In the example in the figure, the wireless power relay unit 110 is configured as the first embodiment in which the reception relay antenna 111 and the transmission relay antenna 112 are configured. However, in the second embodiment, the wireless power relay unit 110 is configured by the transmission / reception relay antenna 113 and the feeding antenna 114. It is good also as a structure.

Further, the branch position of the wireless power relay unit 110 may be branched by the wireless power transmission unit 101 or an arbitrary power transmission relay antenna 112 without depending on the above example. The number of branches may be arbitrarily increased as long as the received power requirement of each load 122 can be secured.

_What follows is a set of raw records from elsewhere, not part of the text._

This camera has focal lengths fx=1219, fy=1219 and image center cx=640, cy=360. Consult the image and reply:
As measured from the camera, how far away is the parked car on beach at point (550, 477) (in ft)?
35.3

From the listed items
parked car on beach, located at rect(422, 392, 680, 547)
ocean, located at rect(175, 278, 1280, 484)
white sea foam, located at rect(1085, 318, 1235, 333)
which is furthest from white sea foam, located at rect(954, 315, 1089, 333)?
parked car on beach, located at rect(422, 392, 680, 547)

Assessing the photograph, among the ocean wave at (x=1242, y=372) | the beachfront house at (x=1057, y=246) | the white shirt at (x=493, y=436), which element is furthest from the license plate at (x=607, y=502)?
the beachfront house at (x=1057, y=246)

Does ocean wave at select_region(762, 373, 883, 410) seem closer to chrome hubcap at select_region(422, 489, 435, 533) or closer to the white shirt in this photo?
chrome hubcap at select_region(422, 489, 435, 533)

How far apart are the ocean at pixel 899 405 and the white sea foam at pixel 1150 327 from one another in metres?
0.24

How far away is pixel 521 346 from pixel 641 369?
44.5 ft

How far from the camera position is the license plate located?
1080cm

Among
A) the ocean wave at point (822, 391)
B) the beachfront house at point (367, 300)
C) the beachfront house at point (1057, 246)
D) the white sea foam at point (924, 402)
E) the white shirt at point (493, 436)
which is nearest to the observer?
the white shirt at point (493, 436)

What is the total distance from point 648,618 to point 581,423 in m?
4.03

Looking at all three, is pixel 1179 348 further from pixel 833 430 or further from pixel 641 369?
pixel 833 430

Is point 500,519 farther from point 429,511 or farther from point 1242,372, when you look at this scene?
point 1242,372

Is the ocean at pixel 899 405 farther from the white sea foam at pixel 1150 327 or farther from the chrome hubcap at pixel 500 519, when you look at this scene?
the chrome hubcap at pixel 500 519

DESCRIPTION OF SYMBOLS 100 Power supply 101 Wireless power transmission part 110 Wireless power relay part 111 Reception relay antenna 112 Transmission relay antenna 113 Transmission / reception relay antenna 114 Feeding antenna 120 Wireless power reception part 121 Power reception antenna 122 Load 130 Reception power control part 140 Resonance element 150 Lightning receptor 151 Ground line 160 Object to be observed

Claims

Power supply,
A power transmission unit connected to the power source and wirelessly transmitting the power obtained from the power source at a predetermined resonance frequency;
A plurality of power relay units that wirelessly receive power and wirelessly transmit to other devices;
A plurality of power receiving units that wirelessly receive the power wirelessly transmitted by the power relay unit,
The wireless power transmission system, wherein one of the power relay units receives power transmitted from the power transmission unit, and the power relay unit sequentially transmits power to the power relay unit in the subsequent stage.
The wireless power transmission system according to claim 1,
A wireless power transmission system comprising: a reception power control unit that controls a reception power amount for each power reception unit according to the number of the power reception units that receive power from the power relay unit.
The wireless power transmission system according to claim 1,
The power relay unit is a reception relay antenna that wirelessly receives power;
A transmission relay antenna that wirelessly transmits power to at least one of the reception relay antenna and the power reception unit included in another power relay unit;
A wireless power transmission system, wherein the reception relay antenna and the transmission relay antenna are electrically connected.
The wireless power transmission system according to claim 1,
The wireless power relay unit wirelessly receives power from one side and wirelessly transmits and receives power to the other, and a transmission / reception relay antenna;
A wireless power transmission system comprising: a power feeding antenna that receives a part of received power and wirelessly transmits power to the power receiving unit.
The wireless power transmission system according to claim 3 or 4,
A wireless power transmission system comprising a resonance element that resonates with the transmission relay antenna or the transmission / reception relay antenna.
The wireless power transmission system according to claim 5,
The received power control unit controls the received power amount by changing an impedance of the resonant element or an interval between the resonant element and the transmission relay antenna or the transmission / reception relay antenna. system.
A wireless power transmission system according to any one of claims 1 to 5,
The wireless power transmission system, wherein the reception power control unit is configured in the power reception unit, and controls the reception power amount by changing a resonance frequency of a power reception antenna included in the power reception unit.
A wireless power transmission system according to any one of claims 1 to 5,
The wireless power transmission system, wherein the reception power control unit is configured in the power reception unit, and controls the reception power amount by changing a load included in the power reception unit.
A wind power generator comprising the wireless power transmission system according to any one of claims 1 to 8.
The wind power generator according to claim 9,
The wireless power transmission system is mounted on a blade of the wind power generator.